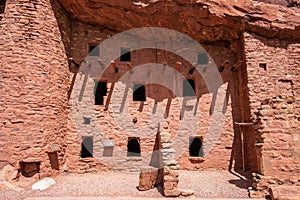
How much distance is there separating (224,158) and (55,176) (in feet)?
24.6

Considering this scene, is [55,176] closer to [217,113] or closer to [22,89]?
[22,89]

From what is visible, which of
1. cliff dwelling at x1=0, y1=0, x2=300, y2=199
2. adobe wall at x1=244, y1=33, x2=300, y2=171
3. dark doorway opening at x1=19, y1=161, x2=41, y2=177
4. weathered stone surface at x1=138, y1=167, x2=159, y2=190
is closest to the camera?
weathered stone surface at x1=138, y1=167, x2=159, y2=190

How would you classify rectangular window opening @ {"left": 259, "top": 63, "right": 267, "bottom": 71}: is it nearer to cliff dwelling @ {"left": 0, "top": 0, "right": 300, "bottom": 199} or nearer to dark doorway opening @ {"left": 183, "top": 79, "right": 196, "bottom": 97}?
cliff dwelling @ {"left": 0, "top": 0, "right": 300, "bottom": 199}

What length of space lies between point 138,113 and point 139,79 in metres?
1.71

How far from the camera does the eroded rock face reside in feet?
33.6

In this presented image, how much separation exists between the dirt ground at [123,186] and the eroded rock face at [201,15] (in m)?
6.67

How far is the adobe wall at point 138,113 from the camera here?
10.8 m

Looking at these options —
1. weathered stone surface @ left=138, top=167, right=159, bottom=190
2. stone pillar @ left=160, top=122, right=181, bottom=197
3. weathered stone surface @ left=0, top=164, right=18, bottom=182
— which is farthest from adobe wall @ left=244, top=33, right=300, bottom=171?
weathered stone surface @ left=0, top=164, right=18, bottom=182

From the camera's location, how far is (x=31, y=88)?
888 centimetres

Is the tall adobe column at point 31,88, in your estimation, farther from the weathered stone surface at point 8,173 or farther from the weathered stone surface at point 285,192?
the weathered stone surface at point 285,192

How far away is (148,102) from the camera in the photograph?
1168 centimetres

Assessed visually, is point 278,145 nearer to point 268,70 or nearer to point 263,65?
point 268,70

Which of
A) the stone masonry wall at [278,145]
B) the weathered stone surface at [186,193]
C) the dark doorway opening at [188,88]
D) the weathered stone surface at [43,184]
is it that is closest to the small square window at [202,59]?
the dark doorway opening at [188,88]

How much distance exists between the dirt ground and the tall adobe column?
3.76 feet
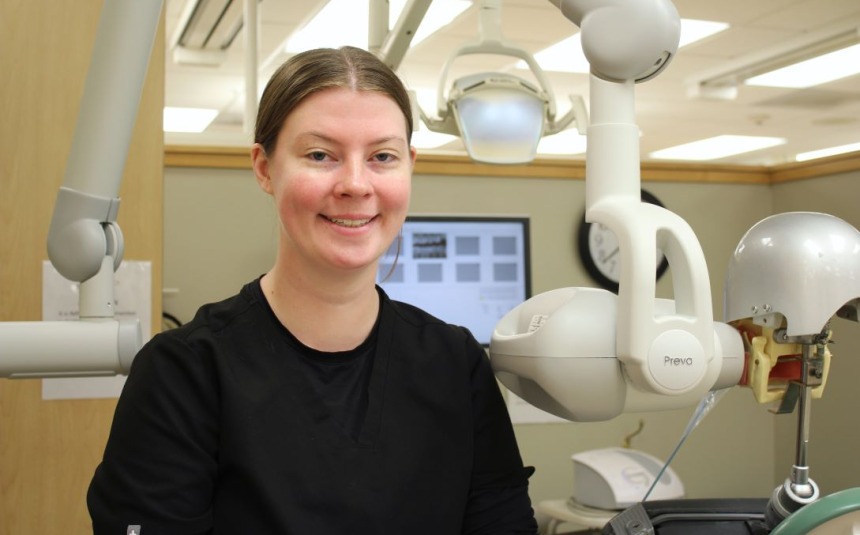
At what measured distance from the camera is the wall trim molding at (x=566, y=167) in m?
2.19

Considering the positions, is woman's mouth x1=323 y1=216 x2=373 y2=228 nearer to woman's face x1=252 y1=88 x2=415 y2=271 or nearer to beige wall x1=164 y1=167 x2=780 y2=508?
woman's face x1=252 y1=88 x2=415 y2=271

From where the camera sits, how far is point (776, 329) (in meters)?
0.79

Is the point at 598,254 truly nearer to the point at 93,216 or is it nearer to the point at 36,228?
the point at 36,228

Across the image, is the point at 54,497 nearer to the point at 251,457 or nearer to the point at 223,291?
the point at 223,291

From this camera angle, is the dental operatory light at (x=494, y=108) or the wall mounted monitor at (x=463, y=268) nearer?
the dental operatory light at (x=494, y=108)

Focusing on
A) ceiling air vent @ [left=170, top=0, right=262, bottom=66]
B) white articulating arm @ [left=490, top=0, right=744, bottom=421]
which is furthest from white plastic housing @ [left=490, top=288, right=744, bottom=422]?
ceiling air vent @ [left=170, top=0, right=262, bottom=66]

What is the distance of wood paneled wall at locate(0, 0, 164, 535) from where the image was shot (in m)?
1.66

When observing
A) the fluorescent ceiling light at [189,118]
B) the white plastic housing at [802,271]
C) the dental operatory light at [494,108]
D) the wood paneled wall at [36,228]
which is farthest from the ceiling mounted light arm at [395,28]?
the fluorescent ceiling light at [189,118]

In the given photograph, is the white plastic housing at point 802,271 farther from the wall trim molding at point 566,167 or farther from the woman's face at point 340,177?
the wall trim molding at point 566,167

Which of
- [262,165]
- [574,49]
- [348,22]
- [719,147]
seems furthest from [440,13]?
[719,147]

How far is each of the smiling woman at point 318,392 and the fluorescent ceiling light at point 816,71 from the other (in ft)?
16.9

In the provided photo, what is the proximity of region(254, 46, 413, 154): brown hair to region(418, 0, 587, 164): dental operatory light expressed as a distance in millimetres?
586

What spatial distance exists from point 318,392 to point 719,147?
8.99 meters

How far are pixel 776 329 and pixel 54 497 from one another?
135 centimetres
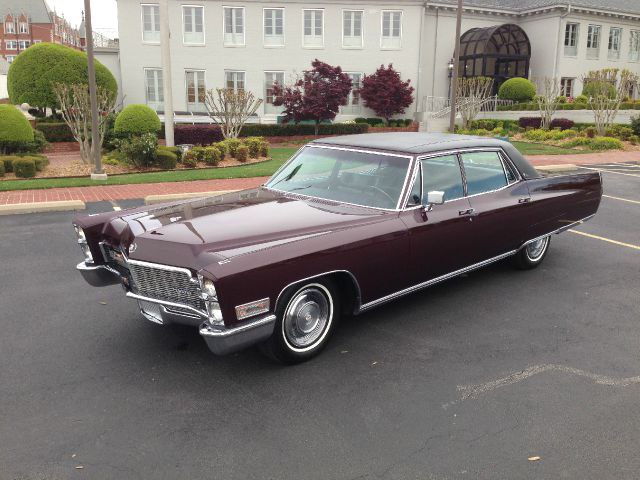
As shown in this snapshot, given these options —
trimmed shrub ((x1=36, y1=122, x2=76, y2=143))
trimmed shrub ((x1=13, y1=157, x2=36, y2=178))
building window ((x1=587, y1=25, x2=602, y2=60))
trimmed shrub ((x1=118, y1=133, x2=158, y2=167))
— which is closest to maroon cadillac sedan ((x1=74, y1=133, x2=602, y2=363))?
trimmed shrub ((x1=13, y1=157, x2=36, y2=178))

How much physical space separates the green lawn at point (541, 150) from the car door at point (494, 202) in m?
16.5

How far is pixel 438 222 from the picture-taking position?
5.21 meters

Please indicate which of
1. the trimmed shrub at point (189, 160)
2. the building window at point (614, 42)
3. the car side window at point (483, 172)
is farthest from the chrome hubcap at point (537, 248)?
the building window at point (614, 42)

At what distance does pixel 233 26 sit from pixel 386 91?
9541 millimetres

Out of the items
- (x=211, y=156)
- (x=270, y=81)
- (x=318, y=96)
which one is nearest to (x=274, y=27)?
(x=270, y=81)

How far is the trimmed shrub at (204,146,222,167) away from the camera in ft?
56.3

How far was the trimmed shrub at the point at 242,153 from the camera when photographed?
17984 mm

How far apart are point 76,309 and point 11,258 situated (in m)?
2.35

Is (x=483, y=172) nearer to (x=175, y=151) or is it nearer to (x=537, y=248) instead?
(x=537, y=248)

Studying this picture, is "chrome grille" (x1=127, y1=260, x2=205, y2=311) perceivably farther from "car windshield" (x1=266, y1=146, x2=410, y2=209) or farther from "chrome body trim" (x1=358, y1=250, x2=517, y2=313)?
"car windshield" (x1=266, y1=146, x2=410, y2=209)

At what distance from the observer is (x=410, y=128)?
109 feet

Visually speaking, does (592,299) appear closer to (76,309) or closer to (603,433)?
(603,433)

What is required ▸ Write out the data precisely as given, excluding the pictures.

The output ▸
How much distance is there separating (224,158) and (55,176) (in feet)?
24.6

Considering this scene, is [55,176] closer to [217,113] or closer to [22,89]?
[22,89]

From what is visible, which of
1. cliff dwelling at x1=0, y1=0, x2=300, y2=199
2. adobe wall at x1=244, y1=33, x2=300, y2=171
3. dark doorway opening at x1=19, y1=161, x2=41, y2=177
4. weathered stone surface at x1=138, y1=167, x2=159, y2=190
is closest to the camera?
weathered stone surface at x1=138, y1=167, x2=159, y2=190

How would you classify rectangular window opening @ {"left": 259, "top": 63, "right": 267, "bottom": 71}: is it nearer to cliff dwelling @ {"left": 0, "top": 0, "right": 300, "bottom": 199} or nearer to dark doorway opening @ {"left": 183, "top": 79, "right": 196, "bottom": 97}?
cliff dwelling @ {"left": 0, "top": 0, "right": 300, "bottom": 199}

What length of space lies between point 138,113 and point 139,79 in metres?
1.71

How far from the camera does the eroded rock face reside in feet?
33.6

In this presented image, how much separation exists between the dirt ground at [123,186] and the eroded rock face at [201,15] (in m)?
6.67

How far is the adobe wall at point 138,113 from the camera here?
10.8 m

Looking at these options —
1. weathered stone surface @ left=138, top=167, right=159, bottom=190
2. stone pillar @ left=160, top=122, right=181, bottom=197
3. weathered stone surface @ left=0, top=164, right=18, bottom=182
— which is farthest from adobe wall @ left=244, top=33, right=300, bottom=171?
weathered stone surface @ left=0, top=164, right=18, bottom=182

From the camera's location, how far is (x=31, y=88)?
888 centimetres

Is the tall adobe column at point 31,88, in your estimation, farther from the weathered stone surface at point 8,173 or farther from the weathered stone surface at point 285,192?
the weathered stone surface at point 285,192

How far away is (148,102) from the camera in the photograph?
1168 centimetres

Assessed visually, is point 278,145 nearer to point 268,70 or nearer to point 263,65?
point 268,70

Which of
A) the stone masonry wall at [278,145]
B) the weathered stone surface at [186,193]
C) the dark doorway opening at [188,88]
D) the weathered stone surface at [43,184]
is it that is closest to the small square window at [202,59]?
the dark doorway opening at [188,88]

How much distance exists between the dirt ground and the tall adobe column?
3.76 feet
At what measured distance from the camera is the wall trim molding at (x=566, y=167) in m?
2.19

Considering the positions, is woman's mouth x1=323 y1=216 x2=373 y2=228 nearer to woman's face x1=252 y1=88 x2=415 y2=271 or nearer to beige wall x1=164 y1=167 x2=780 y2=508?
woman's face x1=252 y1=88 x2=415 y2=271

From where the camera sits, how far is point (776, 329) (in meters)?
0.79

Is the point at 598,254 truly nearer to the point at 93,216 or is it nearer to the point at 36,228?
the point at 36,228

Across the image, is the point at 54,497 nearer to the point at 251,457 or nearer to the point at 223,291?
the point at 223,291

From this camera angle, is the dental operatory light at (x=494, y=108) or the wall mounted monitor at (x=463, y=268) nearer?
the dental operatory light at (x=494, y=108)

Focusing on
A) ceiling air vent @ [left=170, top=0, right=262, bottom=66]
B) white articulating arm @ [left=490, top=0, right=744, bottom=421]
which is furthest from white plastic housing @ [left=490, top=288, right=744, bottom=422]?
ceiling air vent @ [left=170, top=0, right=262, bottom=66]

What is the distance of wood paneled wall at locate(0, 0, 164, 535) from where the image was shot (in m)?
1.66

When observing
A) the fluorescent ceiling light at [189,118]
B) the white plastic housing at [802,271]
C) the dental operatory light at [494,108]
D) the wood paneled wall at [36,228]
which is farthest from the ceiling mounted light arm at [395,28]?
the fluorescent ceiling light at [189,118]

In the given photograph, is the white plastic housing at point 802,271 farther from the wall trim molding at point 566,167 or farther from the woman's face at point 340,177?
the wall trim molding at point 566,167

Which of
- [262,165]
- [574,49]
- [348,22]
- [719,147]
seems furthest from [440,13]?
[719,147]

How far is each of the smiling woman at point 318,392 and the fluorescent ceiling light at point 816,71 from the other (in ft)?
16.9

In the provided photo, what is the proximity of region(254, 46, 413, 154): brown hair to region(418, 0, 587, 164): dental operatory light expressed as a distance in millimetres?
586

What spatial distance exists from point 318,392 to point 719,147?
8.99 meters

How far are pixel 776 329 and pixel 54 497 from one another?
135 centimetres
As shown in this snapshot, given these options —
trimmed shrub ((x1=36, y1=122, x2=76, y2=143))
trimmed shrub ((x1=13, y1=157, x2=36, y2=178))
building window ((x1=587, y1=25, x2=602, y2=60))
trimmed shrub ((x1=118, y1=133, x2=158, y2=167))
— which is closest to maroon cadillac sedan ((x1=74, y1=133, x2=602, y2=363))?
trimmed shrub ((x1=13, y1=157, x2=36, y2=178))

How much physical space separates the green lawn at point (541, 150) from the car door at point (494, 202) in m?
16.5

How far is pixel 438 222 from the picture-taking position?
5.21 meters

Please indicate which of
1. the trimmed shrub at point (189, 160)
2. the building window at point (614, 42)
3. the car side window at point (483, 172)
is farthest from the chrome hubcap at point (537, 248)?
the building window at point (614, 42)

At what distance does pixel 233 26 sit from pixel 386 91?
9541 millimetres

Out of the items
- (x=211, y=156)
- (x=270, y=81)
- (x=318, y=96)
which one is nearest to (x=274, y=27)?
(x=270, y=81)

How far is the trimmed shrub at (204,146,222,167) away from the camera in ft?
56.3

How far was the trimmed shrub at the point at 242,153 from the camera when photographed?
17984 mm

How far apart are point 76,309 and point 11,258 situated (in m)?
2.35

Is (x=483, y=172) nearer to (x=175, y=151) or is it nearer to (x=537, y=248) instead?
(x=537, y=248)

Studying this picture, is "chrome grille" (x1=127, y1=260, x2=205, y2=311) perceivably farther from "car windshield" (x1=266, y1=146, x2=410, y2=209) or farther from "chrome body trim" (x1=358, y1=250, x2=517, y2=313)?
"car windshield" (x1=266, y1=146, x2=410, y2=209)

At what distance from the observer is (x=410, y=128)?
109 feet

Visually speaking, does (592,299) appear closer to (76,309) or closer to (603,433)?
(603,433)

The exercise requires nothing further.